Ten years ago, you knew a product was, for lack of a better word, “a little sketchy” you knew because it was broken, but now with the proliferation of the cloud and APIs, startups can create highly functional software.This has shifted the landscape of user trust to design.
My mom interacts with tens of startups a week, and I think that’s true of today’s average consumer. So I always tell our clients: you have to meet the expectations your potential users have formed by interacting with the most popular products in the market, and that bar is high and getting higher.
To compete, you need to meet the bar set by companies like Apple, Uber, and Google (and in case you have been living under a rock, yes, Google is now really good at design).

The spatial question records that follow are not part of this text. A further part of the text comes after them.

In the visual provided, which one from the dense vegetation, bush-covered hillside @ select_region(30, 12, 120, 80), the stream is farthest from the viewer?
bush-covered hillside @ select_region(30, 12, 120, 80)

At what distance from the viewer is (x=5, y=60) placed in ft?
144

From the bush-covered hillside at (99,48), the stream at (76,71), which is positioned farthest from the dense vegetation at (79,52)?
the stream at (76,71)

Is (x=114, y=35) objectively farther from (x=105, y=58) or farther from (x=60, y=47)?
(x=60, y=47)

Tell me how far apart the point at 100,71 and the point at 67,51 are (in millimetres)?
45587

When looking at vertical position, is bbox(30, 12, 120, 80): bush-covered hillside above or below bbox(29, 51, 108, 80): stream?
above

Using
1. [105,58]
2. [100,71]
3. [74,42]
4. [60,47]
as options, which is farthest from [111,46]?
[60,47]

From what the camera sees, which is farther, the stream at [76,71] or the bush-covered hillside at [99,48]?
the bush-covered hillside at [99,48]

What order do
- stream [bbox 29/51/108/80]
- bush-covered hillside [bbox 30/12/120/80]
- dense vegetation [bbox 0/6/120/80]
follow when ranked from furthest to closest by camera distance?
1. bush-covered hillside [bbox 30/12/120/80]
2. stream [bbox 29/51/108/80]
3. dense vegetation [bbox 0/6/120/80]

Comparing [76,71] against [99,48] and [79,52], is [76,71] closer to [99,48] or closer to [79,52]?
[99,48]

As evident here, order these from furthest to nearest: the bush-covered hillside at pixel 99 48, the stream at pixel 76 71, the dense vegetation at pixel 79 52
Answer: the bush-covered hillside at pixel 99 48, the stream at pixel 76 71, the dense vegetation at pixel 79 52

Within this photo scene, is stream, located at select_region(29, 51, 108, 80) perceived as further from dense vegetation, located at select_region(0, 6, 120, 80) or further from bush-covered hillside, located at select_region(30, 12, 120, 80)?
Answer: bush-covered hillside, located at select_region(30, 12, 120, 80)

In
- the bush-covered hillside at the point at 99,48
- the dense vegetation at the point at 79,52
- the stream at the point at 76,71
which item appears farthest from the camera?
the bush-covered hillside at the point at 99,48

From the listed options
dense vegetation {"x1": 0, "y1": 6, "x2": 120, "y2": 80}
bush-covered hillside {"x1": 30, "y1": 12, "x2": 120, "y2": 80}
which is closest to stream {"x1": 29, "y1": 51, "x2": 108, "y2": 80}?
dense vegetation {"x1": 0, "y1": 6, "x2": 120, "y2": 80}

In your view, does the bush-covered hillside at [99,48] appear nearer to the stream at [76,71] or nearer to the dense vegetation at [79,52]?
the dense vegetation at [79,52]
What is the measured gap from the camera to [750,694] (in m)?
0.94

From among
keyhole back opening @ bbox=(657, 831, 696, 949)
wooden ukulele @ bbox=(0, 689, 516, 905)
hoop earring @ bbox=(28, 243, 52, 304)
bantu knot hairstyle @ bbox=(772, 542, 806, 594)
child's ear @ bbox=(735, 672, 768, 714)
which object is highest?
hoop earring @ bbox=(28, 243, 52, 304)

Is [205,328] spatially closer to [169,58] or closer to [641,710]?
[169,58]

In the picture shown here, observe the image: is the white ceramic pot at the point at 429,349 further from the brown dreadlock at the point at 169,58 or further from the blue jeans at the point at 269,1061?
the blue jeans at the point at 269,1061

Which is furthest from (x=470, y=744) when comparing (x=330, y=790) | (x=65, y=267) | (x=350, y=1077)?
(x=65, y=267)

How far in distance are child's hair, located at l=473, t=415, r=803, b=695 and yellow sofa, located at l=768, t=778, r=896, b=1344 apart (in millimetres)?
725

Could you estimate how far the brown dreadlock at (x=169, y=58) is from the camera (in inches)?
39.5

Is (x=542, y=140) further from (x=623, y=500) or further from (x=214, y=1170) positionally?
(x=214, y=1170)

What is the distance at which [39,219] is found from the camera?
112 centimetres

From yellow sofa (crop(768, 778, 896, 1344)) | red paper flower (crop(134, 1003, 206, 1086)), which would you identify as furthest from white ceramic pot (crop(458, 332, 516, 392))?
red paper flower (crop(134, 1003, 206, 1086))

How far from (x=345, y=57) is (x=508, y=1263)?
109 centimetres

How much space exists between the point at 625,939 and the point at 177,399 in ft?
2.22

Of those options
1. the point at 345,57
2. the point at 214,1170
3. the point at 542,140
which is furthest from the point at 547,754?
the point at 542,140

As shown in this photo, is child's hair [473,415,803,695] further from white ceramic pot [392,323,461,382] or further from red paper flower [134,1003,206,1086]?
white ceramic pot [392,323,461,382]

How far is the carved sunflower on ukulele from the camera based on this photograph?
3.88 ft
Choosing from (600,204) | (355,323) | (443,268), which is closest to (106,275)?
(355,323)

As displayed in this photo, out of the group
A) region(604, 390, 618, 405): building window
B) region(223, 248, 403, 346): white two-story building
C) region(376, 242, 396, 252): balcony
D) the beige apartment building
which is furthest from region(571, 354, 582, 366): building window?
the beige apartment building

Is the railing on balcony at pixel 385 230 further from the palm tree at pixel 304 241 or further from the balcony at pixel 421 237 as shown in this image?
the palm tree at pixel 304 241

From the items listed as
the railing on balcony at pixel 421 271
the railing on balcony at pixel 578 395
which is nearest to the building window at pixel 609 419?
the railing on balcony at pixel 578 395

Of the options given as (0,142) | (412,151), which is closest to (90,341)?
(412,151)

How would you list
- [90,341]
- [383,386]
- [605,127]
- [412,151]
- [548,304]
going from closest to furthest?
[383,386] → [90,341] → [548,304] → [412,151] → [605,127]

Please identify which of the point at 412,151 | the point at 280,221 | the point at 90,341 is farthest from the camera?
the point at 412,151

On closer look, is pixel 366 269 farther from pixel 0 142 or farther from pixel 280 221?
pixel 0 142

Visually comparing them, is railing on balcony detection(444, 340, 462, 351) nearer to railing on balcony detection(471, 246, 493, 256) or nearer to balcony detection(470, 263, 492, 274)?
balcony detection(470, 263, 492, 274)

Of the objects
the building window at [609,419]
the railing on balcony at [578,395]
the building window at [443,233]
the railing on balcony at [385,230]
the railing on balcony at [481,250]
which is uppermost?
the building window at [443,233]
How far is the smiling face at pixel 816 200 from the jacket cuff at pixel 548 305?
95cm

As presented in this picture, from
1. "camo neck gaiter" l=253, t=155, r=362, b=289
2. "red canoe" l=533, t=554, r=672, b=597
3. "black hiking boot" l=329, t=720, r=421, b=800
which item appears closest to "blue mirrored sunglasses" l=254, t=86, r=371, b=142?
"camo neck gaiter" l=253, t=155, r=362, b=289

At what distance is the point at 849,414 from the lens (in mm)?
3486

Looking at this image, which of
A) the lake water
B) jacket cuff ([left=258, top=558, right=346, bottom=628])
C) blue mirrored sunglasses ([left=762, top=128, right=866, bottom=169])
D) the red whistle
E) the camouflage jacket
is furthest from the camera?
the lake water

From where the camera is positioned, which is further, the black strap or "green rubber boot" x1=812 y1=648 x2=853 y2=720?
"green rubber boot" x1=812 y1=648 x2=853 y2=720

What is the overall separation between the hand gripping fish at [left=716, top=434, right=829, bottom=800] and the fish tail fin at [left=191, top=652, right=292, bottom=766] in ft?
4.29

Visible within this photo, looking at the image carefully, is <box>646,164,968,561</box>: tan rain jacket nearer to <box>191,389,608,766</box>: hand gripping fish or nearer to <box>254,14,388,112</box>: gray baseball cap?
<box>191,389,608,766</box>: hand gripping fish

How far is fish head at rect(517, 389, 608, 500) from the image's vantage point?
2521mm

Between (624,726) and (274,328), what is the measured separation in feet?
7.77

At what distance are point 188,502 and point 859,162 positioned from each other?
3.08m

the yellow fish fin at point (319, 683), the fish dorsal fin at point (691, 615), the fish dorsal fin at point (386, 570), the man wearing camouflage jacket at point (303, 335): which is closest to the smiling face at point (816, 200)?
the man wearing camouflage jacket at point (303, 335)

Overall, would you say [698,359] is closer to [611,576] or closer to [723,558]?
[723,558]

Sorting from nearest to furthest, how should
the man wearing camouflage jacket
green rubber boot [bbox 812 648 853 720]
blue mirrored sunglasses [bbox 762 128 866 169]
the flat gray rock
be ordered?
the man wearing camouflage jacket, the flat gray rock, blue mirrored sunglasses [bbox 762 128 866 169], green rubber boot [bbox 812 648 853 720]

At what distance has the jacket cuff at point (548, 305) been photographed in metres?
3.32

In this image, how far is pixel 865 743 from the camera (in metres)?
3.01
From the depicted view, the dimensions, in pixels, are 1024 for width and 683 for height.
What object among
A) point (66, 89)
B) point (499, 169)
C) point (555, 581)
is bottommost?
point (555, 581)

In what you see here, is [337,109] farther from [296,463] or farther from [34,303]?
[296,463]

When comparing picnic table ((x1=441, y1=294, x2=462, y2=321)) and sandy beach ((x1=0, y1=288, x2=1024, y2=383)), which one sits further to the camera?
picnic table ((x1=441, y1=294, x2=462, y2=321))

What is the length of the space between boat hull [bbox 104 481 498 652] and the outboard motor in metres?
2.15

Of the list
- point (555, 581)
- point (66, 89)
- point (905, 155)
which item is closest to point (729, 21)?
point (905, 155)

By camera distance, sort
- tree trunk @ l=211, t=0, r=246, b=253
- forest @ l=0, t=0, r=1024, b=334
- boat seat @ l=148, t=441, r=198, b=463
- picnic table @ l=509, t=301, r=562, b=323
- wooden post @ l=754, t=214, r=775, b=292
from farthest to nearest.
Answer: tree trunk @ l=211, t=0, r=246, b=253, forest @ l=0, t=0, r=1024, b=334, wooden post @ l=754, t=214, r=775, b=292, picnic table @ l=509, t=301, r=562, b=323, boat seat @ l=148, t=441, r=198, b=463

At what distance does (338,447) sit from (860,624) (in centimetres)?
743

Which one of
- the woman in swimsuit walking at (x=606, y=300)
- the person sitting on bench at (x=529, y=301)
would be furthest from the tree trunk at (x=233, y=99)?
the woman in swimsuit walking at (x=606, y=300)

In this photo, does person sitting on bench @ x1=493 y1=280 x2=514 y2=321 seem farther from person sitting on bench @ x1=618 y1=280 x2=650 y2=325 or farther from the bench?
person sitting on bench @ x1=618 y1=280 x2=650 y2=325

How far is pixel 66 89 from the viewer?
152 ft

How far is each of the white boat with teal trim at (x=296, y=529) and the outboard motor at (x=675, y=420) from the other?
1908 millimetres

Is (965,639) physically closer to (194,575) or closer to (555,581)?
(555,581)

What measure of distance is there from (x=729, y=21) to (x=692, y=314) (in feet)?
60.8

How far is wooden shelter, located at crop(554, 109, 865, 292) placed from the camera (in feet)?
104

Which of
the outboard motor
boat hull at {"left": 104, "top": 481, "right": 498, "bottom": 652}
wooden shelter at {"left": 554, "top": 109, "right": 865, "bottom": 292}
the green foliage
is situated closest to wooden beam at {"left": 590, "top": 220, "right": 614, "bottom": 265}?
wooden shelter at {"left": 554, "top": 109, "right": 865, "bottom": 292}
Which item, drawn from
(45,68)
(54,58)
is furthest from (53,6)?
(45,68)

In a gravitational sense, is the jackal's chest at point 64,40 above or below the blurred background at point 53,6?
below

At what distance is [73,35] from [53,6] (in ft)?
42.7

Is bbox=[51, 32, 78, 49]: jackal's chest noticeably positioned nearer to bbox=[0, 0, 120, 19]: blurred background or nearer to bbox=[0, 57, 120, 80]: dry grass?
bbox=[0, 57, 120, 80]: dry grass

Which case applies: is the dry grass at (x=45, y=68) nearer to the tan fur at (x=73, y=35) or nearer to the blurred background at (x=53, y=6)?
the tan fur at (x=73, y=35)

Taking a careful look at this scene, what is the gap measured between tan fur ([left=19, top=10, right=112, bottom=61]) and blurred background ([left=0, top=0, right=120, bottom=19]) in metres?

Because if you don’t (even with a product that provides immeasurable value), you run the risk of your product being ignored, misunderstood, undervalued, and abandoned.
At the highest execution of the craft, design acts as a translation layer communicating the value of your product back out to the user, making it intrinsic and digestible.
Unfortunately, we are in a shortage of true product design talent, and worse than that, design and design thinking have become such mainstream concepts that misinformation and hashtag-able tech buzzwords make it really hard to know how to capture the value design can bring to your company.
While crafting the vision for Atrium’s design value prop, I was forced to solidify and codify what I have found (over the last 15 years in product design) to be the highest impact drivers of value in design.
It all boils down to one very simple and observable metric: real product designers optimize developer velocity.
Why? Because real product designers want users to experience their work, and that means it has to be built and pushed to production.
I know this is a controversial opinion, but as I expound on this in a series of posts on how design drives and delineates value, I think you will see my point, and at the very least, it will spark some interesting and deep conversations.